▸ What you have to do
Pick up the news report on serum bilirubin and diabetic nephropathy below and continue it from its last sentence.

▸ Excerpted passage
# # # # #

Daniel M. Keller, PhD

November 01, 2012

SAN DIEGO, California — Treatments raising serum bilirubin levels may protect against diabetic nephropathy, Ineke Riphagen, MD, from the Departments of Clinical Pharmacology and Internal Medicine at University Medical Center, Groningen, the Netherlands, and colleagues reported here at Kidney Week 2012: American Society of Nephrology 45th Annual Meeting.

When they prospectively investigated the relation in a post hoc analysis of the results of the Reduction of Endpoints in Noninsulin dependent diabetes mellitus with the Angiotensin II Antagonist Losartan trial (RENAAL) and the Irbesartan Diabetic Nephropathy Trial (IDNT), they found an inverse relationship of baseline serum bilirubin with the doubling of serum creatinine and end-stage renal disease during a median follow-up of about 3 years. The 2 trials tested their respective angiotensin receptor antagonists against placebo on renal outcome in diabetic nephropathy.

Serum bilirubin values were available for 3205 patients (RENAAL, n = 1498; IDNT, n = 1707), with mean values of 0.57 ± 0.19 mg/dL and 0.54 ± 0.21 mg/dL, respectively. In both trials, the serum bilirubin level was significantly associated with age, sex, smoking, total serum cholesterol level, and the log albumin-to-creatinine ratio.

After adjustment for various factors, regression analyses showed that (log2 transformed) bilirubin values were inversely associated with the renal endpoint.

# # # # #

▸ Given information
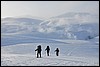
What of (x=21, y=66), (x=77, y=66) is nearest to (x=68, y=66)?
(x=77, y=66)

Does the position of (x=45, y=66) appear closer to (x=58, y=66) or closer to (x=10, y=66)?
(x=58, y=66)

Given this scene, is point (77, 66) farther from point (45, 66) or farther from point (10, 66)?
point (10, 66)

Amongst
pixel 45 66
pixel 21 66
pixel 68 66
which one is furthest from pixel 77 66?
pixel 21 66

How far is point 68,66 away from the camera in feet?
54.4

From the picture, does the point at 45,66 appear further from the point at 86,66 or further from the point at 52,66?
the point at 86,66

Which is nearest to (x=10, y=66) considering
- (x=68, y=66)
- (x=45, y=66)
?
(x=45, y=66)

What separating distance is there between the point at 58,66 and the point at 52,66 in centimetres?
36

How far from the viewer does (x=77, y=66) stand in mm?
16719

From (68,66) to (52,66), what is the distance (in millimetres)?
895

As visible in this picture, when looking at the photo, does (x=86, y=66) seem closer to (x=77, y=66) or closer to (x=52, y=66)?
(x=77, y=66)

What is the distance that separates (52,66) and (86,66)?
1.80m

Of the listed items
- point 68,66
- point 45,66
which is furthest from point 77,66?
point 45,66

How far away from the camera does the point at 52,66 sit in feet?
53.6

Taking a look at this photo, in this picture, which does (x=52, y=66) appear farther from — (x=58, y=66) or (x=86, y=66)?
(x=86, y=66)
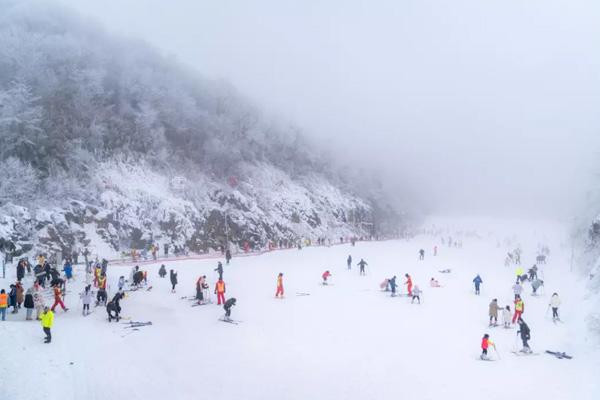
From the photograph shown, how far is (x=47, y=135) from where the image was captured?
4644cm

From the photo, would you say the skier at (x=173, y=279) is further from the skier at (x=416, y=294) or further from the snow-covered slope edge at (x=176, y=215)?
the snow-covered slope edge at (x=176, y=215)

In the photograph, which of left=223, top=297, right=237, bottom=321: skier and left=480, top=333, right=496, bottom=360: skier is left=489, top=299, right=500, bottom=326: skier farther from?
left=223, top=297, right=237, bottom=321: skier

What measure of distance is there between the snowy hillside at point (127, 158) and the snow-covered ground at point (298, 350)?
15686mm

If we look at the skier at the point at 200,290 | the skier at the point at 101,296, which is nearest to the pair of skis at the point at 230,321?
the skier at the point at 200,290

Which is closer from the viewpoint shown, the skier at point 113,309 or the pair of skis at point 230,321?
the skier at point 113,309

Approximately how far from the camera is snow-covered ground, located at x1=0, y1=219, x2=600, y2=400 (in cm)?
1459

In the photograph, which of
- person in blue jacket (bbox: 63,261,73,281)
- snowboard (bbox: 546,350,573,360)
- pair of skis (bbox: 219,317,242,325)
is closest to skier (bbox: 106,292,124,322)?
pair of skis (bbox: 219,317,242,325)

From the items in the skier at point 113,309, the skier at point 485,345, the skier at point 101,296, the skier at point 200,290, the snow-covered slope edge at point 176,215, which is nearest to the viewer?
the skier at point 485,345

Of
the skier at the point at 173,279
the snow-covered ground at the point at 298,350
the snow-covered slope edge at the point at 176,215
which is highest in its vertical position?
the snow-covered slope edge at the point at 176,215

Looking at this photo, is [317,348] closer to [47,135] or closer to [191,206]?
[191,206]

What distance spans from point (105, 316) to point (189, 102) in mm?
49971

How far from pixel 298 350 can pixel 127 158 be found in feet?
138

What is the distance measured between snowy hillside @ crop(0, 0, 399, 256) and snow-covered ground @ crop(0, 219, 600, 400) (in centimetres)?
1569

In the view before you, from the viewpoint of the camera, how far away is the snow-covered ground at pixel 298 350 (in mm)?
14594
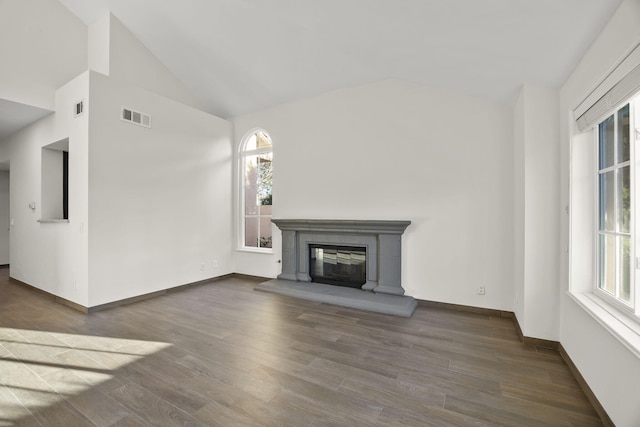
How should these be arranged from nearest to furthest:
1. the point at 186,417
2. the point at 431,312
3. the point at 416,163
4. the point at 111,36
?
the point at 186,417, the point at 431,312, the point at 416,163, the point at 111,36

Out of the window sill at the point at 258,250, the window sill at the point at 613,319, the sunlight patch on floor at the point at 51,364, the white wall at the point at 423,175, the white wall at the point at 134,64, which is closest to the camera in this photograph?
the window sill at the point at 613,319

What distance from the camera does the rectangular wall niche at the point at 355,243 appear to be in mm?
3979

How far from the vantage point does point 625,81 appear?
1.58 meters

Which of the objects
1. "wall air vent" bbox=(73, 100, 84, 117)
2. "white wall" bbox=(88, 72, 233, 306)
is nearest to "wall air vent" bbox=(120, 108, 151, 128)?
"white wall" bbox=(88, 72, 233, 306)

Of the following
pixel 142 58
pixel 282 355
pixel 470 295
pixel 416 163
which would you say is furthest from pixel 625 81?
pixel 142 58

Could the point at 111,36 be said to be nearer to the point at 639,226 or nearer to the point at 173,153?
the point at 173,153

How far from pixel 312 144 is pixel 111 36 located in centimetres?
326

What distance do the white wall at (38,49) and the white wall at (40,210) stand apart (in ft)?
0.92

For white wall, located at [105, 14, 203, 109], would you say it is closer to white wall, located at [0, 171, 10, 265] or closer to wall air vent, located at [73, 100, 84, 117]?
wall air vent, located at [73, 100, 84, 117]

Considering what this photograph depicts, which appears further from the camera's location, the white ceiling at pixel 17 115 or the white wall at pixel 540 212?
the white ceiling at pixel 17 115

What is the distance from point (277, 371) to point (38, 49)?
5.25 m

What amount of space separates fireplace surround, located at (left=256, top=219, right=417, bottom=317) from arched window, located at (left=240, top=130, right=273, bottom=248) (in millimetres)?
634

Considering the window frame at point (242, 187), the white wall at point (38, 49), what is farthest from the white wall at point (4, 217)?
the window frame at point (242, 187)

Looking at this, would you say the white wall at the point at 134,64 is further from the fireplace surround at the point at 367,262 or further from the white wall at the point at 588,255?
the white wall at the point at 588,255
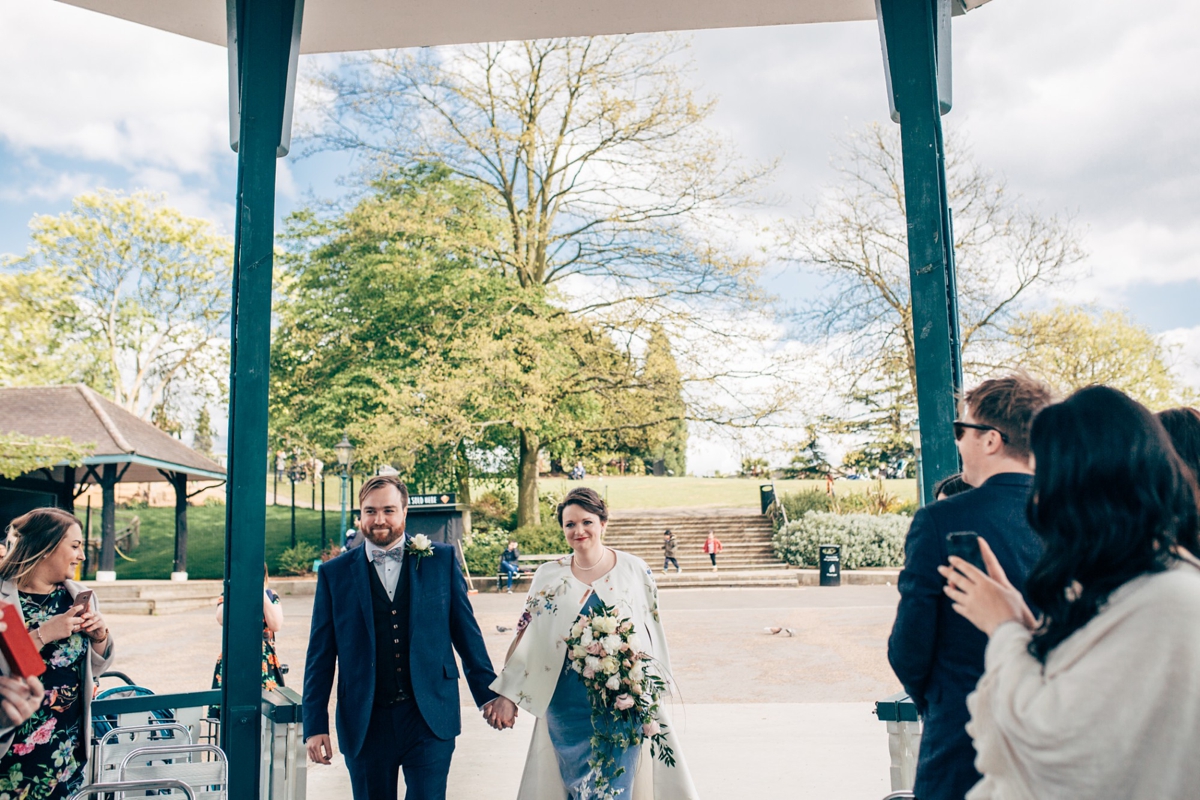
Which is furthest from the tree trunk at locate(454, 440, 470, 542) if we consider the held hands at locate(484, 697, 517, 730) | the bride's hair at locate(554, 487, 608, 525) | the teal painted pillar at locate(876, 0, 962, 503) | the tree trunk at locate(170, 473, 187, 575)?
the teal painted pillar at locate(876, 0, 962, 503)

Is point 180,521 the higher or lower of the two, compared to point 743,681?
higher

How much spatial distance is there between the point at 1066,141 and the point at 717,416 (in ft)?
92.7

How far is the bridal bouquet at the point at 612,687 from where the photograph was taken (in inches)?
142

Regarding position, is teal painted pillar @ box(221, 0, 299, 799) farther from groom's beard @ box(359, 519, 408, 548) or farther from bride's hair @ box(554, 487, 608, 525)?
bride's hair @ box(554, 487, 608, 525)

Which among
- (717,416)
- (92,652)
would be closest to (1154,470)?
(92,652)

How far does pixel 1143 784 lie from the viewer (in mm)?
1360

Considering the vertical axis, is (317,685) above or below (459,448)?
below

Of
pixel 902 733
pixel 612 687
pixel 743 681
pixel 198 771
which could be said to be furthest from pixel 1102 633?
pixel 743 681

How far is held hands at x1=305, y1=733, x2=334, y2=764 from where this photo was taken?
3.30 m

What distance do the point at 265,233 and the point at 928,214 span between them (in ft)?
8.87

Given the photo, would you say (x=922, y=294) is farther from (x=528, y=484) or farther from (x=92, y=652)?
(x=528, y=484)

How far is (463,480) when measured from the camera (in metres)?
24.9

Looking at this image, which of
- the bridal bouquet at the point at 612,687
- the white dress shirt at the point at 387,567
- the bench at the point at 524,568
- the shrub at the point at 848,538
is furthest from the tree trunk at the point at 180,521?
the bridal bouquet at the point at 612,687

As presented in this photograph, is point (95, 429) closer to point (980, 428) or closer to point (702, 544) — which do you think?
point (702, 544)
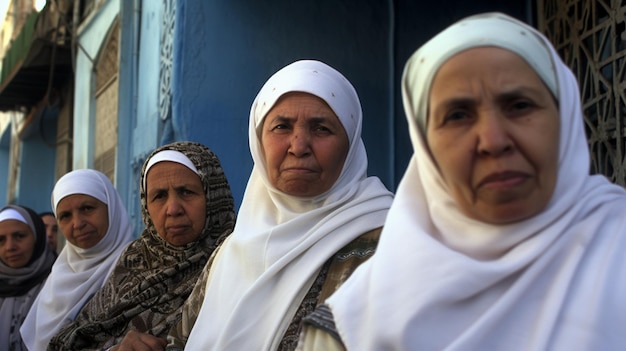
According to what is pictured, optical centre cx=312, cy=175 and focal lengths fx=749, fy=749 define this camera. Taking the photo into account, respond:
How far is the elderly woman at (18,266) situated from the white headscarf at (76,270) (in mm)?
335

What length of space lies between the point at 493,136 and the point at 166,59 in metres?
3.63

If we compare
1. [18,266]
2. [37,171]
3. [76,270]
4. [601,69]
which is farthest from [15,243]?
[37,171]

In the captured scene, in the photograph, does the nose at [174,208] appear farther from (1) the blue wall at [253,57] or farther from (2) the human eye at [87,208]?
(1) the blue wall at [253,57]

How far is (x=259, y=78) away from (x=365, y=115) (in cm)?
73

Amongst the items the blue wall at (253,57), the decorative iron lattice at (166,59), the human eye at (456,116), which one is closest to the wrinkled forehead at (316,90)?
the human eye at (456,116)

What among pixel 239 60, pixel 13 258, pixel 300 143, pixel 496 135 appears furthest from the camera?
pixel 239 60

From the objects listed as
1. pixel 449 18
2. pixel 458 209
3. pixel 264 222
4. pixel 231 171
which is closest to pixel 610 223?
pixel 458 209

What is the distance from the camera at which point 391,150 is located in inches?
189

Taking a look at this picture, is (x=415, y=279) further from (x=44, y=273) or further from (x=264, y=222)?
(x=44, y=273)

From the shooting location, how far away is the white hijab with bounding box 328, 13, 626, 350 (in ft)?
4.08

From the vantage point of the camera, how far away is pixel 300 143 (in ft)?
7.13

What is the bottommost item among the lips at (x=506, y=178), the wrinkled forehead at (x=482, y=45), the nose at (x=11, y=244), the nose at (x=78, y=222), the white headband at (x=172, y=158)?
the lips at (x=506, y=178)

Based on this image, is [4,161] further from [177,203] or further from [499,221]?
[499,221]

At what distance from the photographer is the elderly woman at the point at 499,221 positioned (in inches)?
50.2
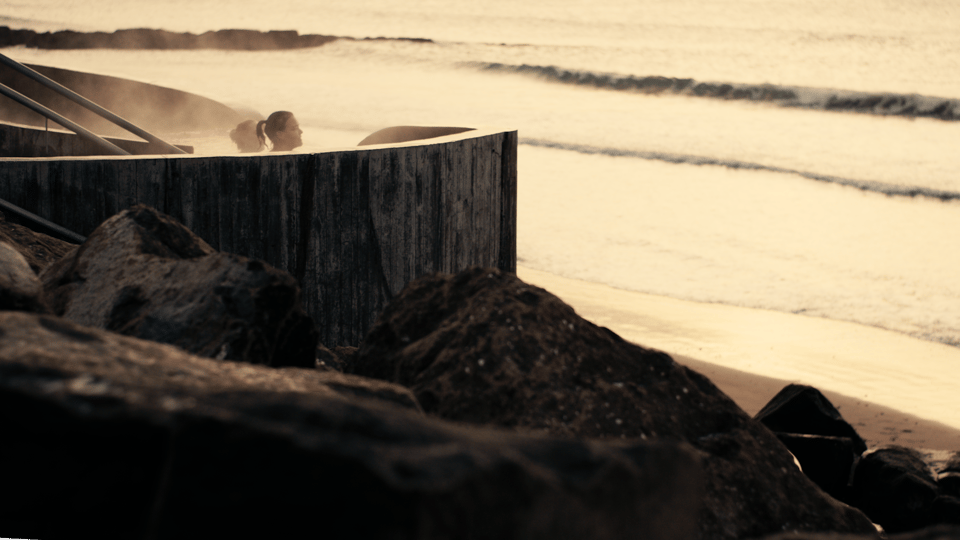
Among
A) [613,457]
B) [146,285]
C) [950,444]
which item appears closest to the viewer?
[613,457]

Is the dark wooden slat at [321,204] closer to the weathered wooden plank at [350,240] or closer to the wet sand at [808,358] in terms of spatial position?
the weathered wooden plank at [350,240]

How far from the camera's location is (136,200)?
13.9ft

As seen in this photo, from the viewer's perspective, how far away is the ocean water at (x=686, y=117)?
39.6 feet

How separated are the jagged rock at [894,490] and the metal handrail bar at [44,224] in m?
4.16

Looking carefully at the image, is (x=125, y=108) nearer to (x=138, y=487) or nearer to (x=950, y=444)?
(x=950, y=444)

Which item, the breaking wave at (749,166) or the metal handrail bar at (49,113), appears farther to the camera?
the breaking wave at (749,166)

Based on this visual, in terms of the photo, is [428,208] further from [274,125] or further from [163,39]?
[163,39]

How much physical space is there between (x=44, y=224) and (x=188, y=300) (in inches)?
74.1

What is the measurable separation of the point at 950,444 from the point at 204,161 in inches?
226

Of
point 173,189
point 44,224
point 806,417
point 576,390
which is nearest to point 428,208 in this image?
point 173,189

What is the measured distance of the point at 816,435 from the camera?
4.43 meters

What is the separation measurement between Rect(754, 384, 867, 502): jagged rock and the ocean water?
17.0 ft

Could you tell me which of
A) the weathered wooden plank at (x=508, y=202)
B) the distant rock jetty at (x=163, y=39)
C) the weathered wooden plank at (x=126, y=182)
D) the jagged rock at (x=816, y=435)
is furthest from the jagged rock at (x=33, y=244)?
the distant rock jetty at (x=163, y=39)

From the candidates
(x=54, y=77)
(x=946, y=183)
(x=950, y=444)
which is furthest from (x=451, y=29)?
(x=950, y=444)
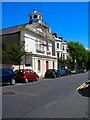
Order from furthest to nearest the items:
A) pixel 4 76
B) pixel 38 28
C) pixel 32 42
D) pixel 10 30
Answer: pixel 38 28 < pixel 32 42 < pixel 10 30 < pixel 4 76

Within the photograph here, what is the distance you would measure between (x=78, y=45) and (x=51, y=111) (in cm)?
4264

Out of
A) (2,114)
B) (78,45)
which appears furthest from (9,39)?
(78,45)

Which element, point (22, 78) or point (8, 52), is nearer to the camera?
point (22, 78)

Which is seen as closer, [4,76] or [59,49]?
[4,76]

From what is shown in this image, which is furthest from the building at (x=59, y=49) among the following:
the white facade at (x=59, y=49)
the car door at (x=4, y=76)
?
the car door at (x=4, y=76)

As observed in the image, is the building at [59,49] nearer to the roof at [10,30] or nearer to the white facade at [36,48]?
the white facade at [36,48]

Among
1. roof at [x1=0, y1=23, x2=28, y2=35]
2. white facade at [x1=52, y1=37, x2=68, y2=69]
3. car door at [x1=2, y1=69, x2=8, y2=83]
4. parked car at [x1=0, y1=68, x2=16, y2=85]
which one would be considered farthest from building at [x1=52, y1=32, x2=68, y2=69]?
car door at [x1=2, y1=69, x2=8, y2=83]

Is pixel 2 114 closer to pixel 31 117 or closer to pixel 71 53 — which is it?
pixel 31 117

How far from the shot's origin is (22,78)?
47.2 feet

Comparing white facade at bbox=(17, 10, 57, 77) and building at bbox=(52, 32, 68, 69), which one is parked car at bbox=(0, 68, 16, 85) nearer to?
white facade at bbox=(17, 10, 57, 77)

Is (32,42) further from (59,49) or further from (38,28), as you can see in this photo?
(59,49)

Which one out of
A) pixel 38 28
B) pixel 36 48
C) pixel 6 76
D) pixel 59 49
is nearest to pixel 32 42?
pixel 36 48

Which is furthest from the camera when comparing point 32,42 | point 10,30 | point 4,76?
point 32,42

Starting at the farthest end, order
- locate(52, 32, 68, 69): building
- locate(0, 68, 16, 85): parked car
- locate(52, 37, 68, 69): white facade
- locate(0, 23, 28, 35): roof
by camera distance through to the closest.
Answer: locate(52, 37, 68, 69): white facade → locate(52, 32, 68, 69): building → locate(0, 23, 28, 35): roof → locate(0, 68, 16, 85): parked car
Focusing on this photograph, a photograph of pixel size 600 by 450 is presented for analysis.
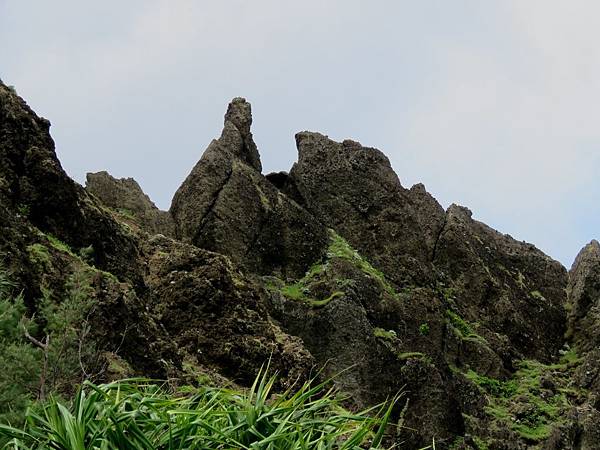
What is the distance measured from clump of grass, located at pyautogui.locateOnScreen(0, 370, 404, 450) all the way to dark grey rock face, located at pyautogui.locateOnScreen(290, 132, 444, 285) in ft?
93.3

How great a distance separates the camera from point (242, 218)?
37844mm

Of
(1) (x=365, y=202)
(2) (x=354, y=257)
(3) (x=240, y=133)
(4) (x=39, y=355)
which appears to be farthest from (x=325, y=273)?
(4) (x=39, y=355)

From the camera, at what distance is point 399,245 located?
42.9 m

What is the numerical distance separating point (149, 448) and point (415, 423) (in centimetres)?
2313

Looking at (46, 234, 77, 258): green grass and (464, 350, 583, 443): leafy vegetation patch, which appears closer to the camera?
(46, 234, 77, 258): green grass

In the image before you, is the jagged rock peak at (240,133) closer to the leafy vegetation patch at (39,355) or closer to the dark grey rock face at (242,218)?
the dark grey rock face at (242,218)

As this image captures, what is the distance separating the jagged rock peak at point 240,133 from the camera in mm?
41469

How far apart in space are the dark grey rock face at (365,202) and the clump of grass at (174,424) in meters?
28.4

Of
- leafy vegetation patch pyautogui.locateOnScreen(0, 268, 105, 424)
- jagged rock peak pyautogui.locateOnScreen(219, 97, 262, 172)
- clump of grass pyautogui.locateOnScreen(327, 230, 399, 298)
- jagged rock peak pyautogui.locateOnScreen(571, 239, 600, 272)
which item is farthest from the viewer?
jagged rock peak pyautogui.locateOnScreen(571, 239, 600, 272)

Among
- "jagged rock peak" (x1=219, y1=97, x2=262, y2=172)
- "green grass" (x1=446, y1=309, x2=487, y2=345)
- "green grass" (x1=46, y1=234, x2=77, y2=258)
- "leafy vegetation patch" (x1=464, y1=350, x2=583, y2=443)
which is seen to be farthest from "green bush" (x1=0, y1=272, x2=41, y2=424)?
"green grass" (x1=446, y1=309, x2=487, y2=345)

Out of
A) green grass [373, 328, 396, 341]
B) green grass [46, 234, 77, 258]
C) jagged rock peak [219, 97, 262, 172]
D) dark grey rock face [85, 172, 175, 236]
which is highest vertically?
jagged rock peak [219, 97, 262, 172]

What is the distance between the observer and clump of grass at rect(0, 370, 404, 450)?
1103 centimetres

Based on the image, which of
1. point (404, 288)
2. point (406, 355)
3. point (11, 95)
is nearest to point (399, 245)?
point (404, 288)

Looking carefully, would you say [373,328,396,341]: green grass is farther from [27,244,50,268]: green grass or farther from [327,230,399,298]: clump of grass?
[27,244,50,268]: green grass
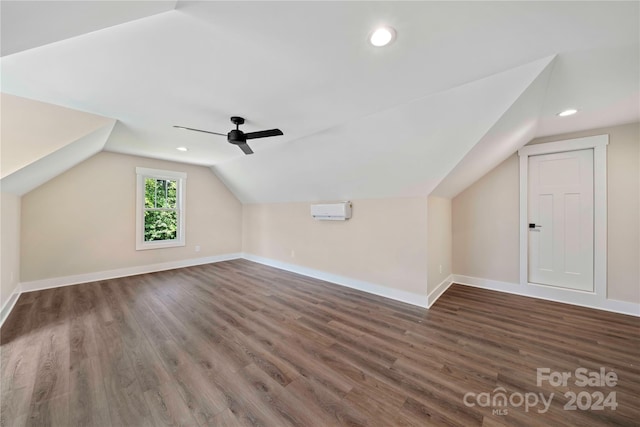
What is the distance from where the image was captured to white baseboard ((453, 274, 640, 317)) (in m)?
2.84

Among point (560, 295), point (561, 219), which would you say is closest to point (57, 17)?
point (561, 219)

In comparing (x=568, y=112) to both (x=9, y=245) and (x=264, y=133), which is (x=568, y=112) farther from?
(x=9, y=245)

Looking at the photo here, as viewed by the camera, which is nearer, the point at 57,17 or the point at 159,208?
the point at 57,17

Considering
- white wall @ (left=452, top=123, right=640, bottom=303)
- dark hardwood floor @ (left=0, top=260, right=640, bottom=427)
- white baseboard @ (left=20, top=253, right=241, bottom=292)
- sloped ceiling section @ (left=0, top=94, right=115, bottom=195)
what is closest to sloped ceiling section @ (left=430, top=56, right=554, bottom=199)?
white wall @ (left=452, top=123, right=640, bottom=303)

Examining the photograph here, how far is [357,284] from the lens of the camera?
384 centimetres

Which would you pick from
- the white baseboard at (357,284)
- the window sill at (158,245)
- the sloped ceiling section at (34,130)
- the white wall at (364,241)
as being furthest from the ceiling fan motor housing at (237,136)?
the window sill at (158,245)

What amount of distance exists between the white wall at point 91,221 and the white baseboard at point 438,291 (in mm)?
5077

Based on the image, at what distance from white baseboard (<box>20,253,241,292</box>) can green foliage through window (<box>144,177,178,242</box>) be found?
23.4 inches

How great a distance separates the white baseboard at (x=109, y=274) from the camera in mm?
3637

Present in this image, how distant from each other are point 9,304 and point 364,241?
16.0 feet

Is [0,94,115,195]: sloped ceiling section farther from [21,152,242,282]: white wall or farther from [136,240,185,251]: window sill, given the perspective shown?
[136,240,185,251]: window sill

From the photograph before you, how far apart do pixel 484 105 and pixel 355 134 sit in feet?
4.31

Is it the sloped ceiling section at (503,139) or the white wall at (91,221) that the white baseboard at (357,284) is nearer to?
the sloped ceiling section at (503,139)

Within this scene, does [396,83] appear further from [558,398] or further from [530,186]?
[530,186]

# # # # #

▸ Answer to this exercise
Table. Adjusted Hazard Ratios

Trial Hazard Ratio (95% Confidence Interval)* P Value Hazard Ratio (95% Confidence Interval)** P Value
RENAAL 0.44 (0.35 - 0.55) < .001 0.68 (0.54 - 0.86) .001
IDNT 0.53 (0.45 - 0.64) < .001 0.79 (0.65 - 0.96) .02

* Adjusted for age and sex

** Adjusted for age, sex, race, body mass index, smoking, total cholesterol level, systolic blood pressure, HbA1c, treatment, estimated glomerular filtration rate, and log albumin-to-creatinine ratio

The investigators concluded that higher baseline bilirubin values were associated with lower risk of doubling of serum creatinine and end-stage renal disease in both trials. They speculated that treatments that raise serum bilirubin levels could be renoprotective.

The researchers noted that bilirubin, a powerful endogenous antioxidant, has been seen in animal trials to protect against the progression of diabetic nephropathy, and in human cross-sectional studies, there was an inverse relationship between bilirubin levels and diabetic nephropathy.

No information about relevant financial relationships was provided.

Kidney Week 2012: American Society of Nephrology 45th Annual Meeting. Abstract TH-PO510. Presented November 1, 2012.